When running, my heels got just as sore in the Oesh as they do when using traditional running shoes.
I did notice that on the Elliptical trainer, my heels did not get as sore in the Oesh shoe as in my other running shoes. Remember, Elliptical training is quite different than running. It is load bearing, but low impact.
My first pair of shoes had a flaw with the lace loops. One of them was not attached well. Upon my first time using them when tightening down the laces to get a snug fit, a lace loop pulled out. Oesh replaced my shoes quickly and kindly and sent me a prepaid shipping label to return the damaged pair.
Oesh expressed a little frustration with the factory in China that makes them. Supposedly this Chinese factory is known for quality and makes other brands such as Asics. Upon close inspection, I’ve noticed glue residue on the sole indicating manufacturing sloppiness. The sole is glued to the carbon plate and it does not take much force to peel them apart and de-laminate the sole. I’m curious to see just how long these shoes hold up.
I find it tragic that a small startup American shoe company has to go to China to get their shoes manufactured. Just another symptom indicating that the American manufacturing base is all but dead.
Whether you blame free trade, hyper government regulation of business, taxation, organized labor driving up labor costs or the synergistic combination these; there is now a situation in America where it is more attractive to go elsewhere to manufacture, like China, instead of America.
The Oesh shoe is expensive. Full pop retail is nearly $200.00. Occasionally, a pair will be sold on eBay at a significant discount. With the Oesh shoe, you are paying for novelty of technology.
What I Would Change
- Get rid of the lace loops and use traditional holes in the upper for lacing.
- To make the shoe more suitable for outdoors, use a flexible membrane to cover up the opening on the inside of the shoe. This would prevent debris such as dirt, sand, rocks, leaves, twigs etc. getting trapped between the carbon plates.
- Give the outsole a little more tread definition giving the shoes more traction.
- Make the upper thinner, lighter and more breathable.
- In addition to offering more sizes, maybe there should be different models of stiffness of the carbon plate.
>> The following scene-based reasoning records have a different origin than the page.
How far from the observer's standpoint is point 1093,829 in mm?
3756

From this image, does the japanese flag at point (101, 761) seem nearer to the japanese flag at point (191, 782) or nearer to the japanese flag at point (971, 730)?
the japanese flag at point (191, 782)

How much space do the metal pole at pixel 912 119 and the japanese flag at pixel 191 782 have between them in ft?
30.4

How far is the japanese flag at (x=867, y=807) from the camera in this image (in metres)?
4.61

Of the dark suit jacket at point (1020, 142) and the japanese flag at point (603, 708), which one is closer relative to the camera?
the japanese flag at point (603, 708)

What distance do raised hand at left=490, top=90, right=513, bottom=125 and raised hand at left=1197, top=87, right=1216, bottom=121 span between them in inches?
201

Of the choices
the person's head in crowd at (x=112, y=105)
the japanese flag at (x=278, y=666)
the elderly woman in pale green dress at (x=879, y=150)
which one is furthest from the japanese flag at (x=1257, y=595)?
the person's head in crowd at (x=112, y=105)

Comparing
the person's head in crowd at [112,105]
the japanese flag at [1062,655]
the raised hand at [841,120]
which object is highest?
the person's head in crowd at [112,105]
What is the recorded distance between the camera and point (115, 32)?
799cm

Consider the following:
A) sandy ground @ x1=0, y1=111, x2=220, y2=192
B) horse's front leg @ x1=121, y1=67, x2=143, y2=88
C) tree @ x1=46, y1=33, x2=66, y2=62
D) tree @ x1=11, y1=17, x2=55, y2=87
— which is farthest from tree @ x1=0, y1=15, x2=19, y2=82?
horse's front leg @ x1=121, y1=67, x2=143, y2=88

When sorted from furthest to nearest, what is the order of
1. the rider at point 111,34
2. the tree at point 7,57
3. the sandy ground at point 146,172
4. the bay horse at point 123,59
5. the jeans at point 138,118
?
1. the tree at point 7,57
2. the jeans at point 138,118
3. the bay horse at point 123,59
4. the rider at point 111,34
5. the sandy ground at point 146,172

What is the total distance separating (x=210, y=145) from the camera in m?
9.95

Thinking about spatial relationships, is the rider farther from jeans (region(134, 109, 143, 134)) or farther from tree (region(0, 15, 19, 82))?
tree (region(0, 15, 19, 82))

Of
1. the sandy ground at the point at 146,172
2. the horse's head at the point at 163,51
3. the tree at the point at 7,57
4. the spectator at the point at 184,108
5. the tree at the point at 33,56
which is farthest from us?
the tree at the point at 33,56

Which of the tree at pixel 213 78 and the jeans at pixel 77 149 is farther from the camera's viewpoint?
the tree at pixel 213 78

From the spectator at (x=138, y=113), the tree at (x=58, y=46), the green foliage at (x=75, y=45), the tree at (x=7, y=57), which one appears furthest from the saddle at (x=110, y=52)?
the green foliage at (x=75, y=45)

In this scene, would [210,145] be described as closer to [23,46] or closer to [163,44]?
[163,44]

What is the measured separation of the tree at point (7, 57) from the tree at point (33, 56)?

Regardless of foot size, doesn’t someone weighing 200 pounds needs a stiffer plate then someone weighing 100 pounds?
The Oesh shoe has merit as a therapy shoe for those suffering foot problems such as PF. It is most suitable as an indoor shoe or for outside on surfaces that are hard, dry and clean like sidewalks.
I can see it being of benefit to those that have to spend long periods of time on their feet at work. It may be okay as an indoor workout shoe, but I found them to not work very well for running.